* BEGIN *

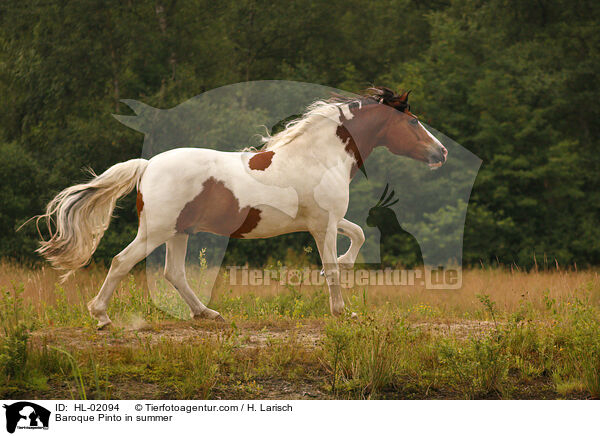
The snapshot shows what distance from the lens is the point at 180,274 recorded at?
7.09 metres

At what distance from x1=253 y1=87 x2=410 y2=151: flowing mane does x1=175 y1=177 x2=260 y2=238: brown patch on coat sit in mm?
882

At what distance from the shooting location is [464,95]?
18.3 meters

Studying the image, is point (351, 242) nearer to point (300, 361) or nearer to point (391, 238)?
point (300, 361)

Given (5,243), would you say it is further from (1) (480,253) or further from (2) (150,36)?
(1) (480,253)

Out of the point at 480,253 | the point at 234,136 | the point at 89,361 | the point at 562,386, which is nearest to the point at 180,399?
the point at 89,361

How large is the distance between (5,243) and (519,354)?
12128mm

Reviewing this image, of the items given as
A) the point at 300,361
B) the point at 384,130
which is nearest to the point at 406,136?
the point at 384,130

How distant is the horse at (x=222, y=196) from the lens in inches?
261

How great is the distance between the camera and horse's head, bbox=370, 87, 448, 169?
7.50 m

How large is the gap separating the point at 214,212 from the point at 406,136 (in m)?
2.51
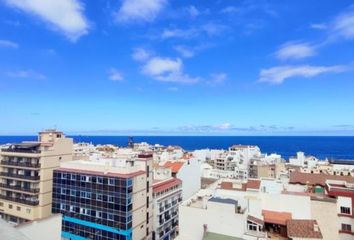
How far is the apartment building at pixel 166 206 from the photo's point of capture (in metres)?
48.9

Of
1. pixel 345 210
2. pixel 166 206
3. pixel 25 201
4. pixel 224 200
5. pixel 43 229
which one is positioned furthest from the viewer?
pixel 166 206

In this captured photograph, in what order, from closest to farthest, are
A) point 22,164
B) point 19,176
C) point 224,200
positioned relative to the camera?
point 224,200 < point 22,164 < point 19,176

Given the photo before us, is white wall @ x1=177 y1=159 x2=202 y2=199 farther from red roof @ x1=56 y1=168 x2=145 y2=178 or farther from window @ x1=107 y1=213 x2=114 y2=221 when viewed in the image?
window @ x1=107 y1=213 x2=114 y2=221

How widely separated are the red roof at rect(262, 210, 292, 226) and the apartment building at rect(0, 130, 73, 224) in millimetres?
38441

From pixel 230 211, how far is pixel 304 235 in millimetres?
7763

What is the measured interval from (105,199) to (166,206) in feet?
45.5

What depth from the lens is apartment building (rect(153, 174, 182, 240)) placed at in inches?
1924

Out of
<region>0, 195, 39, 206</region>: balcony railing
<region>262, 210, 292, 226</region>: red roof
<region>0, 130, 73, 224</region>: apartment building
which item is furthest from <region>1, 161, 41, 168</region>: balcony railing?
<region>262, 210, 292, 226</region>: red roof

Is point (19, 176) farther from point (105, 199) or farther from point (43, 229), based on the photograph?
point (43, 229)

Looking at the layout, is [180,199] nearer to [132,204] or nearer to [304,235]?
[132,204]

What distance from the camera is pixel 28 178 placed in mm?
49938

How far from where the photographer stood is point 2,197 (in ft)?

* END *

STATED GOAL: Rewrite the material above with each "apartment building" changed to "residential block", keep everything else the same, and leave out the pictures.

CORRECT OUTPUT:
The snapshot shows what distance from the lens is the point at 180,274 recorded at?
7.09 metres

At what distance from x1=253 y1=87 x2=410 y2=151: flowing mane does x1=175 y1=177 x2=260 y2=238: brown patch on coat sit in mm?
882

At what distance from the shooting location is [464,95]?
18.3 meters

Studying the image, is point (351, 242) nearer to point (300, 361) or nearer to point (391, 238)?
point (300, 361)

Given (5,243), would you say it is further from (1) (480,253) or further from (2) (150,36)?
(1) (480,253)

Out of the point at 480,253 | the point at 234,136 | the point at 89,361 | the point at 562,386, which is nearest to the point at 180,399?
the point at 89,361

How large is the distance between (5,243) and (519,354)?
12128mm

Reviewing this image, of the items given as
A) the point at 300,361
B) the point at 384,130
which is nearest to the point at 406,136?
the point at 384,130

How distant is the horse at (x=222, y=196) from the lens in inches?
261

How great is the distance between the camera and horse's head, bbox=370, 87, 448, 169?
7.50 m

How large is the gap separating the point at 214,212 from the point at 406,136 (in m)?
2.51
How far is the residential block at pixel 166 206 from the photo's point of capture (in metres)?
48.9

Of
1. pixel 345 210
2. pixel 166 206
3. pixel 25 201
4. pixel 224 200
5. pixel 43 229
which one is positioned furthest from the viewer?
pixel 166 206

In this captured photograph, in what order, from closest to farthest, are
A) point 22,164
B) point 19,176
C) point 224,200
positioned relative to the camera?
point 224,200 < point 22,164 < point 19,176

Given the photo before us, is white wall @ x1=177 y1=159 x2=202 y2=199 farther from red roof @ x1=56 y1=168 x2=145 y2=178 or farther from window @ x1=107 y1=213 x2=114 y2=221 when viewed in the image?
window @ x1=107 y1=213 x2=114 y2=221

How widely separated are the red roof at rect(262, 210, 292, 226) and the residential block at rect(0, 130, 73, 224) in millimetres?
38441

From pixel 230 211, how far is pixel 304 235 in millimetres?
7763

What is the measured interval from (105,199) to (166,206) in feet?
45.5

What depth from the lens is residential block (rect(153, 174, 182, 240)) placed at in inches?
1924

Out of
<region>0, 195, 39, 206</region>: balcony railing
<region>262, 210, 292, 226</region>: red roof
<region>0, 130, 73, 224</region>: residential block
which item is furthest from <region>1, 161, 41, 168</region>: balcony railing?
<region>262, 210, 292, 226</region>: red roof

Is point (19, 176) farther from point (105, 199) or farther from point (43, 229), based on the photograph?
point (43, 229)

Looking at the layout, is [180,199] nearer to [132,204] or nearer to [304,235]?
[132,204]

What distance from the camera is pixel 28 178 placed in mm?
49938

How far from where the photographer stood is point 2,197 (in ft)?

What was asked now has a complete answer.